Results: Positive immunohistochemical staining for VEGF was observed in five of nine surgical specimens and in six of eight archival specimens (11/17, or 65%). PD-ECGF immunoreactivity was detected in four of five surgical specimens and six of eight archival specimens (10/13, or 77%). The presence of PD-ECGF was confirmed by Western blot assay and ELISA confirmed the presence of VEGF in tumor extract.

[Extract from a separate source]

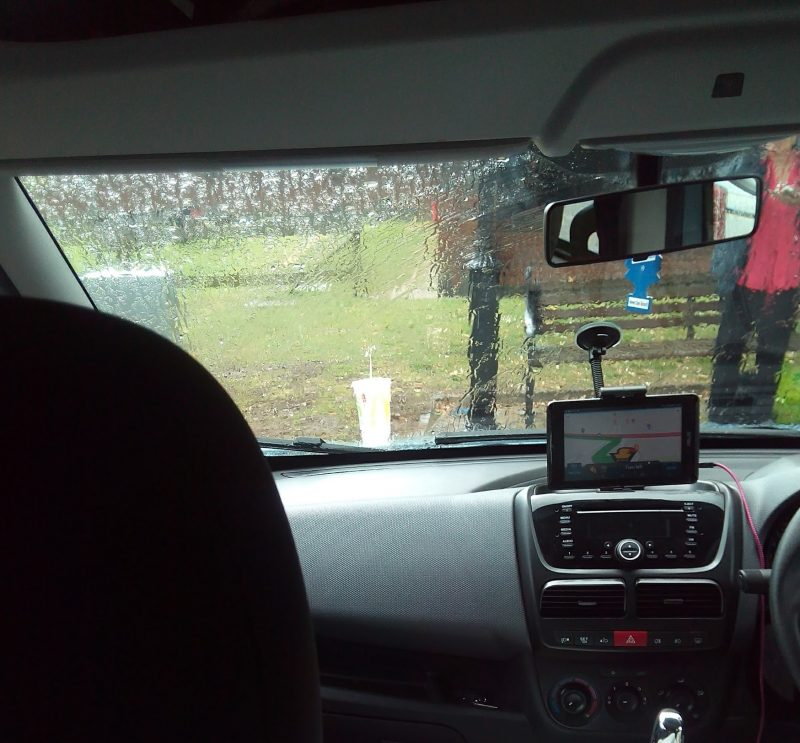 View from inside a van with rain on the windscreen and a woman barely visible dialling a number on her mobile phone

Conclusions: Both VEGF and PD-ECGF are expressed in paragangliomas and may contribute to the extreme vascularity of these tumors.

INTRODUCTION

Paragangliomas, commonly known as glomus tumors, are highly vascular neoplasms arising from paraganglia, which are derived from the embryonic neural crest. The distribution of paraganglia indicates that these tumors can develop at the carotid bifurcation (carotid body tumor), in the adventitia of the jugular bulb (glomus jugulare), in the no-dose ganglion of the vagus nerve (glomus vagale), in the middle ear (glomus tympanicum), as well as in other regions, including the nasal cavity, orbit, and larynx. A distinguishing feature of these tumors is their extreme vascularity, which produces a characteristic “blush” on angiography and multiple serpiginous flow voids on magnetic resonance imaging.¹ During surgical resection of these tumors, significant blood loss usually occurs unless preoperative embolization is performed. Histologically, clusters of tumor cells (zellballen) are invested in a highly vascular stroma containing capillary-sized blood vessels. The mechanism by which paragangliomas become so highly vascularized, however, has not yet been determined.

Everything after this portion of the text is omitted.